_TEXTO DE ORIGEM_:
++++
"Homem
de paz" manda soterrar centenas de civis
Cristina
Veiga
Equipe GD
Chamar
o primeiro-ministro de Israel, Ariel Sharon, de "homem
de paz" foi demais. Podia ter sido até um outro
tipo de elogio, mas "homem de paz" só mesmo
na cabeça do presidente do Estados Unidos, George W.
Bush. Como pode ser considerado uma pessoa de paz quem manda
matar centenas e centenas de civis. Que paz é essa
que invade cidades, bombardeia pessoas e destrói prédios
lotados de pessoas?
"É
como se tivesse havido um terremoto. É inaceitável,
um horror que supera o entendimento humano", descreveu
o enviado das Nações Unidas para o Oriente Médio,
Terje Roed-Larsen, ao deixar o campo de refugiados palestinos
de Jenin. "Os meios usados aqui são ilegítimos
e moralmente repugnantes", arrematou ele. Como podem
ser tão conflitantes duas opiniões sobre o mesmo
episódio? Que homem de paz é capaz de forçar
as pessoas a cavarem com as mãos a procura de seus
mortos?
++++
Dados extraídos de uma coleção
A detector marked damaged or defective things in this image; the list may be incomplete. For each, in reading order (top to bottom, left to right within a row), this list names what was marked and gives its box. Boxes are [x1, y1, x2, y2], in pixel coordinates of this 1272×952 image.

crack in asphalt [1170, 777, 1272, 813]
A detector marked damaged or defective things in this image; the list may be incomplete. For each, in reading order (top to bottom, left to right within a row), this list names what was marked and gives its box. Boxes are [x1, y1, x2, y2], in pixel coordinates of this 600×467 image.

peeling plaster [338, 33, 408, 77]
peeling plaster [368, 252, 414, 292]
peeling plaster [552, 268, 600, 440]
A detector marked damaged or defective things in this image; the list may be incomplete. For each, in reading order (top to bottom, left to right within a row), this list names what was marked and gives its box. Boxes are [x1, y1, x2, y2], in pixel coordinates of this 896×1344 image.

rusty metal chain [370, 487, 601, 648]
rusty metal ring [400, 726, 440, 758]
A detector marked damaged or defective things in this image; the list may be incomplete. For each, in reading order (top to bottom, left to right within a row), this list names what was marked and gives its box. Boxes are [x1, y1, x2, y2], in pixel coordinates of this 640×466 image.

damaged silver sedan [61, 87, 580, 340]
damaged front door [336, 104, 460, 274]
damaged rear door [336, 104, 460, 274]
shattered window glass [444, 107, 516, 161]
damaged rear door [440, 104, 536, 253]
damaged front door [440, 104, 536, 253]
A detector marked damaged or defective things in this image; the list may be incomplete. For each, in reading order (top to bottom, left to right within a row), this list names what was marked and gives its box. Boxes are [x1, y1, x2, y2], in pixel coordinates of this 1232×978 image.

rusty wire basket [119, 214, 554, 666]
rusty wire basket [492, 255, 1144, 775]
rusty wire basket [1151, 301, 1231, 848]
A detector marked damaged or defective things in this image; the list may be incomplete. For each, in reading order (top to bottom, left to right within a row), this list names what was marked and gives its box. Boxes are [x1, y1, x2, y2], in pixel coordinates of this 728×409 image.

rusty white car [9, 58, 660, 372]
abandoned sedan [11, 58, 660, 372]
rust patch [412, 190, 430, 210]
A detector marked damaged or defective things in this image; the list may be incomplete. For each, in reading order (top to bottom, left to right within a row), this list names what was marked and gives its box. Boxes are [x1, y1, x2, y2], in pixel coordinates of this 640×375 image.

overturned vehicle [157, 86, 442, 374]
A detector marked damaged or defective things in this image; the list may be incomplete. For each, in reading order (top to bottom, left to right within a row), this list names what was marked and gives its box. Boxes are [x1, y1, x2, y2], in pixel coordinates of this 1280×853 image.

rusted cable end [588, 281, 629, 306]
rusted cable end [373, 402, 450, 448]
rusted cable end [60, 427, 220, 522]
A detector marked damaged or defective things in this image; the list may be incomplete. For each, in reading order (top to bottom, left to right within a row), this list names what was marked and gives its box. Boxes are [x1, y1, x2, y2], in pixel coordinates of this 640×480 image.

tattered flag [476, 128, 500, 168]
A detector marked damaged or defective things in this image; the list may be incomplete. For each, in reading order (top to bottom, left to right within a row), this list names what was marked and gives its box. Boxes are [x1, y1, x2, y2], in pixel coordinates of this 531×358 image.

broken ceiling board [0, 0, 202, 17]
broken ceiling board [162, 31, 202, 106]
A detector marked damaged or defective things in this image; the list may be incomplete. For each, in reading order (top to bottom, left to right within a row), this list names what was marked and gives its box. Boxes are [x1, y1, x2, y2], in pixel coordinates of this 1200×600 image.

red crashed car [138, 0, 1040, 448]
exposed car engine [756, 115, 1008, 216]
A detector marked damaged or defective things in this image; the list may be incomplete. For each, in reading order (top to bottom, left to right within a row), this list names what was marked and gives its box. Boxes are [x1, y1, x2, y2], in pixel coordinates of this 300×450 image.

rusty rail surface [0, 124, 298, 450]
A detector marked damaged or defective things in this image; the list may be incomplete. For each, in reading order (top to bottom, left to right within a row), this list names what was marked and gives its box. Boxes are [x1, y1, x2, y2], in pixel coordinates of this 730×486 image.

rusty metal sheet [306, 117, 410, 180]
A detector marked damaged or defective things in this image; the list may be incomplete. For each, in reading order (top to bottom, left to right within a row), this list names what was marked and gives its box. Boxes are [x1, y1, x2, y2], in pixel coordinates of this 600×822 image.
++++
_AS TAREFAS_:
1 > Indique se cada afirmação a seguir concorda com o texto sobre Ariel Sharon. Responda sim ou não e cite literalmente as palavras do texto que decidem a resposta.
(a) O enviado da ONU fez sua declaração ao sair do campo de refugiados palestinos de Jenin.
(b) Terje Roed-Larsen é o enviado da União Europeia ao Oriente Médio.
(c) Roed-Larsen comparou o que viu a uma enchente.
2 > Reproduza sem alterações a passagem do texto sobre Ariel Sharon que vai de "Bush. Como pode" até "lotados de pessoas?".
Os itens não entram nesta atividade.

_SOLUÇÕES POR TAREFA_:
1 >
(a) Sim: "ao deixar o campo de refugiados palestinos de Jenin".
(b) Não: "o enviado das Nações Unidas para o Oriente Médio".
(c) Não: "como se tivesse havido um terremoto".

2 >
Bush. Como pode ser considerado uma pessoa de paz quem manda
matar centenas e centenas de civis. Que paz é essa
que invade cidades, bombardeia pessoas e destrói prédios
lotados de pessoas?